# What needs to be done
All of the records below need to be copied exactly.

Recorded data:
============================================================

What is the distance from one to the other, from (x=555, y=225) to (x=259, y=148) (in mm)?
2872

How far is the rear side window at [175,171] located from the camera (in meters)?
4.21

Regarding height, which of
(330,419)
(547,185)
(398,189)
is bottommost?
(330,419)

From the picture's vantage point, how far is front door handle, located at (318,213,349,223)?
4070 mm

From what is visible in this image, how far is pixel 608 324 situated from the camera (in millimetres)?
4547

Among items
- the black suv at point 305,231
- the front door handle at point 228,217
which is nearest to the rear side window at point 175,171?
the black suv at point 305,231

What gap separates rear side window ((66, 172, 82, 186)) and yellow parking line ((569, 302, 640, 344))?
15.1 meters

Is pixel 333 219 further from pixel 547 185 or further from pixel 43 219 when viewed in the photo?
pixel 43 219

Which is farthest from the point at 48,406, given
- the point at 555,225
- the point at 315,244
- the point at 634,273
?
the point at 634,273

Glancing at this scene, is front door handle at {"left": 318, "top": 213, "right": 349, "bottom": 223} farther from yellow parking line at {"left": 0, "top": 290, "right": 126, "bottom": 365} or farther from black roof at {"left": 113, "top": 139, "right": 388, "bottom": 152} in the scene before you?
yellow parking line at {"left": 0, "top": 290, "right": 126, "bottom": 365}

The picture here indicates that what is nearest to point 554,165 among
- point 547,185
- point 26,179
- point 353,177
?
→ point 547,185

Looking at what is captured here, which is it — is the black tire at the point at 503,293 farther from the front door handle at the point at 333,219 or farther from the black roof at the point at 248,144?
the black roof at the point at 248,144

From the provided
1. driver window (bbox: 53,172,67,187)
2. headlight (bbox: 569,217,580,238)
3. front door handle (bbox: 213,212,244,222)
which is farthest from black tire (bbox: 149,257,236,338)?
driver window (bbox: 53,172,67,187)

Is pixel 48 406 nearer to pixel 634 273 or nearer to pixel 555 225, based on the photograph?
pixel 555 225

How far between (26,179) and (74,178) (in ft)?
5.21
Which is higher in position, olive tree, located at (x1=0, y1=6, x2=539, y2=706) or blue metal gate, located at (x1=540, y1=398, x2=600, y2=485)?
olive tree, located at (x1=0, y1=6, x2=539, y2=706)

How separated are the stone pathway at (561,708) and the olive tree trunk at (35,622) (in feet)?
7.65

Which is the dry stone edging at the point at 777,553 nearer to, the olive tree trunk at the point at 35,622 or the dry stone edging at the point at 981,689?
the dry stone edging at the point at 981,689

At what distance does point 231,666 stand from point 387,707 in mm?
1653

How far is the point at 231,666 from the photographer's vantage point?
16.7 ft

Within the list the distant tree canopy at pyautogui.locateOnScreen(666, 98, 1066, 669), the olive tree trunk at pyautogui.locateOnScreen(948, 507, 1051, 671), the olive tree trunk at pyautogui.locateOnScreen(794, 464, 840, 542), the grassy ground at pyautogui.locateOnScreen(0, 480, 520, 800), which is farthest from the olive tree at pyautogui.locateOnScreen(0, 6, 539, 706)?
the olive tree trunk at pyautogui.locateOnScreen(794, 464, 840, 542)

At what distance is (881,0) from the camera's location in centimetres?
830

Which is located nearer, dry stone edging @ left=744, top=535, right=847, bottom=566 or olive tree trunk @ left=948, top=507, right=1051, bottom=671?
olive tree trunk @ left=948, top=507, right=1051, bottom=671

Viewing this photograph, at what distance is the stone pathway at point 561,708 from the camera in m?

============================================================

# Completed exercise
What is the distance from one to the other, from (x=555, y=225) to (x=259, y=148) (in mm)?
2872

How far is the rear side window at [175,171] located from the camera (in meters)?
4.21

Regarding height, which of
(330,419)
(547,185)
(398,189)
is bottommost?
(330,419)

From the picture's vantage point, how far is front door handle, located at (318,213,349,223)?
4070 mm

From what is visible in this image, how far is pixel 608 324 situated from the camera (in millimetres)?
4547

Among items
- the black suv at point 305,231
- the front door handle at point 228,217
which is nearest to the rear side window at point 175,171?
the black suv at point 305,231

What gap separates rear side window ((66, 172, 82, 186)) and yellow parking line ((569, 302, 640, 344))?
15.1 meters

Is pixel 333 219 further from pixel 547 185 or further from pixel 43 219 when viewed in the photo?
pixel 43 219

Which is farthest from the point at 48,406, given
- the point at 555,225
- the point at 315,244
- the point at 634,273
?
the point at 634,273

Glancing at this scene, is front door handle at {"left": 318, "top": 213, "right": 349, "bottom": 223} farther from yellow parking line at {"left": 0, "top": 290, "right": 126, "bottom": 365} or farther from black roof at {"left": 113, "top": 139, "right": 388, "bottom": 152} in the scene before you?
yellow parking line at {"left": 0, "top": 290, "right": 126, "bottom": 365}

The picture here indicates that what is nearest to point 554,165 among
- point 547,185
- point 26,179
- point 353,177
?
→ point 547,185

Looking at what is captured here, which is it — is the black tire at the point at 503,293 farther from the front door handle at the point at 333,219 or farther from the black roof at the point at 248,144?
the black roof at the point at 248,144

From the provided
1. driver window (bbox: 53,172,67,187)
2. headlight (bbox: 569,217,580,238)
3. front door handle (bbox: 213,212,244,222)
which is farthest from black tire (bbox: 149,257,236,338)?
driver window (bbox: 53,172,67,187)

Is pixel 48 406 nearer to pixel 634 273 or nearer to pixel 555 225, based on the photograph?
pixel 555 225

How far between (26,179) and (74,178) (in ft)?
5.21
Which is higher in position, olive tree, located at (x1=0, y1=6, x2=539, y2=706) or blue metal gate, located at (x1=540, y1=398, x2=600, y2=485)?
olive tree, located at (x1=0, y1=6, x2=539, y2=706)

How separated are the stone pathway at (561,708) and the olive tree trunk at (35,622) (in feet)?
7.65

Which is the dry stone edging at the point at 777,553 nearer to, the olive tree trunk at the point at 35,622 or the dry stone edging at the point at 981,689?
the dry stone edging at the point at 981,689

At what distance does point 231,666 stand from point 387,707 in mm?
1653

How far is the point at 231,666 from the photographer's vantage point?
16.7 ft

Within the list the distant tree canopy at pyautogui.locateOnScreen(666, 98, 1066, 669), the olive tree trunk at pyautogui.locateOnScreen(948, 507, 1051, 671), the olive tree trunk at pyautogui.locateOnScreen(794, 464, 840, 542), the grassy ground at pyautogui.locateOnScreen(0, 480, 520, 800), which is farthest from the olive tree at pyautogui.locateOnScreen(0, 6, 539, 706)?
the olive tree trunk at pyautogui.locateOnScreen(794, 464, 840, 542)

At what distance is (881,0) from the camera's location in centimetres?
830

Which is located nearer, dry stone edging @ left=744, top=535, right=847, bottom=566 or olive tree trunk @ left=948, top=507, right=1051, bottom=671?
olive tree trunk @ left=948, top=507, right=1051, bottom=671

Viewing this photograph, at what distance is the stone pathway at point 561,708 from the camera in m?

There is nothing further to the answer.